**Re: 2X3 Anova: Interac is marg sig (p = .08) do I proceed to post hoc or increase pow**

do you mean here that Z is the usual multiplicative product of X1 and X2 or is Z just multiplying X2?

*is*X2. So what I mean is this:

lm(y ~ x1 + x1:x2)

There is disagrement on this point (note that normally you have to have two main effects to have an interaction - which I don't see in your example, but I assume is there). Some say it does not really matter if the main effects are signficant or not - don't interpret them with signficant interaction (be that regression or ANOVA). Others say that you can interpret them if the interaction is not disordinal. That is when the levels of the categorical variable don't shift their relative order, they simply are not parallel to each other at different levels of the other IV. For instance if females always have higher results on the DV than male (but the gap between them varies at different levels of another IV) you can interpret main effect despite the interaction.
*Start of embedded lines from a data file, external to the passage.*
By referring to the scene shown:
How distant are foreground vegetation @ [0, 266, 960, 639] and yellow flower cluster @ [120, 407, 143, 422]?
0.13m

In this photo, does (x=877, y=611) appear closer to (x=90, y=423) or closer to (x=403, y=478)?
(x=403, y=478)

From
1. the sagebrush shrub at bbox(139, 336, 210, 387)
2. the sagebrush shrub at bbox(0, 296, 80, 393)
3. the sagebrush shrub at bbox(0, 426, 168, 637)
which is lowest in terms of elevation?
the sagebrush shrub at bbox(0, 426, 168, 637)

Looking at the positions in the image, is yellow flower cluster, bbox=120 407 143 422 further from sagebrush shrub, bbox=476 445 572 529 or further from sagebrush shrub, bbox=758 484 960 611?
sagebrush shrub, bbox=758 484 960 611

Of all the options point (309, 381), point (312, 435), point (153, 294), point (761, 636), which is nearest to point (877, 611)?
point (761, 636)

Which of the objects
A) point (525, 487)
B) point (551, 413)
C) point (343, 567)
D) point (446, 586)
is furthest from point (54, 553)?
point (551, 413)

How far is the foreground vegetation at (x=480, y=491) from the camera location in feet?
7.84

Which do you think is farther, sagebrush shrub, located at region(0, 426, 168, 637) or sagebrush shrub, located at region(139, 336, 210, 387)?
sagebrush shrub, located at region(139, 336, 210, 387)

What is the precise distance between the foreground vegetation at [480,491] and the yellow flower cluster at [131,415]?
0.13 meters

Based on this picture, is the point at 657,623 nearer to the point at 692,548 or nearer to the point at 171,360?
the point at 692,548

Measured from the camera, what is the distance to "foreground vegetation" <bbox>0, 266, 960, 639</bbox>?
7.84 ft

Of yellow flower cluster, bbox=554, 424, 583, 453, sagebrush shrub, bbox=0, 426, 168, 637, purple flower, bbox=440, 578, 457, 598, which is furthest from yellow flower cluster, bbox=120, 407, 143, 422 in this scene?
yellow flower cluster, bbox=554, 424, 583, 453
Others say just do simple effects.

Others say just do simple effects.

In my view, there is simply

*no such thing*as a "main effect" (in what I view as the proper sense of the phrase) of a particular predictor when you have relaxed the assumption of additivity by including a higher-order product of that predictor. In that case, there is only the various simple effects of the predictor at different levels of either the other predictors or of itself--nothing more and nothing less. It doesn't make any difference whether the coefficient for the product is large or small, significant or nonsignificant, "ordinal" or "disordinal," etc. Now, that doesn't mean that you can't or shouldn't interpret those effects. For instance, it can still be sensible to talk about the simple effect of a predictor at the average level of another predictor, or at the average level of itself. But we shouldn't call that a "main effect" in the strict sense because the real answer to the question of "what is the predictor's effect?" is really just "it depends." Phrased as is, that is only a well-formed question if we assume that the effect of the variable is strictly additive, an assumption we have not made if we have included a higher-order product term.

Edit: Dason, I didn't have one case in mind and it doesn't matter much to me which one you want to talk about. Whichever you think is easier to explain. Or both if you're feeling ambitious.